A segunda espécie de saber é o saber da estrutura essencial de tudo o que é, da “quididade” (die Washeit) das coisas. A este saber conduz-nos a abstenção do comportamento instintivo, a abstração da presença real das coisas; seu objeto é” o a priori. Scheler assegura, com Kant, que existe um conhecimento do a priori. Considera a priori todas as proposições e unidades significativas ideais que são dadas, abstraindo de toda “posição” do sujeito que as pensa. Contudo, neste terreno, Scheler opõe-se em diferentes pontos a Kant. Em primeiro lugar, as essências, e não as proposições, constituem primariamente o a priori. Em segundo lugar, o domínio do “a priori-evidente” nada tem que ver com o domínio do formal: existe um a priori material, conteúdos independentes da experiência e da indução. Scheler rejeita energicamente o conceptualismo idealista e o nominalismo positivista. Além disso, tampouco quer conceder a Kant que a teoria do conhecimento seja a teoria fundamental do a priori. O proton pseudos (o primeiro passo em falso) dos kantianos consiste em haver pôsto a questão: como é possível que alguma coisa possa ser dada? em vez da questão fundamental: “que coisa é que é dada?”. Por isso, a teoria do conhecimento não é, segundo ele, senão uma seção da doutrina das relações objetivas das essências. Por fim, a teoria kantiana da espontaneidade do pensamento, segundo a qual tudo o que é relação deve ser produzido pelo entendimento (ou antes, pela razão prática), afigura-se-lhe ser radicalmente falsa. Na realidade, não existe entendimento que prescreva suas leis à natureza. Só podemos estabelecer o que estriba numa convenção, nunca porém leis. Mas o erro máximo de Kant e de toda a filosofia racionalista consiste em haver confundido o a priori e o racional. Na realidade, toda nossa vida espiritual passui um conteúdo a priori — mesmo a parte emotiva do espírito, a que sente, ama, odeia, etc. Existe uma “ordem do coração” a priori, uma “lógica do coração” (Pascal) em sentido estrito. Scheler desenvolveu, a partir deste ponto de vista, a fenomenologia de Husserl de maneira peculiar e abriu-lhe novos horizontes. Designou esta doutrina apriorismo emocional.

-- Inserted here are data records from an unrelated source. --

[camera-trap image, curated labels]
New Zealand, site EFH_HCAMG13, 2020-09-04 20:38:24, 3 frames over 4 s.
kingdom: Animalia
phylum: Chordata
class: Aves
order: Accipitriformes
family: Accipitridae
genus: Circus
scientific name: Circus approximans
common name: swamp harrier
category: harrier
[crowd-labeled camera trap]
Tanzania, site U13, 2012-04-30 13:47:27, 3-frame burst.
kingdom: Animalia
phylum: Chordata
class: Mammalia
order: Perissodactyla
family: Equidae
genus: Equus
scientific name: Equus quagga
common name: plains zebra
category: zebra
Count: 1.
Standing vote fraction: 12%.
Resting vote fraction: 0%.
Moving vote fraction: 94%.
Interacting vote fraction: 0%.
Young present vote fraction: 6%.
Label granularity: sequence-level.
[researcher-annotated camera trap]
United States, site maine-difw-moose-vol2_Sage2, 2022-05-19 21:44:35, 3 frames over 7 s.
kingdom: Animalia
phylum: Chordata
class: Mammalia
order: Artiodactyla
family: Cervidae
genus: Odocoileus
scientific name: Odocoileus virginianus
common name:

A terceira espécie de saber é o saber metafísico ou saber de salvação. Provém da junção dos resultados das ciências positivas com a filosofia que estuda a essência. Constituem seu objeto, primeiramente, os problemas-limites das ciências (por exemplo, “que é a vida?”) e, em seguida, a metafísica do absoluto. Contudo, o caminho para esta metafísica não pode partir do ser-objeto, mas arranca da antropologia filosófica, a qual se propõe a questão: “que é o homem?”. A metafísica moderna deve ser uma meta-antropologia.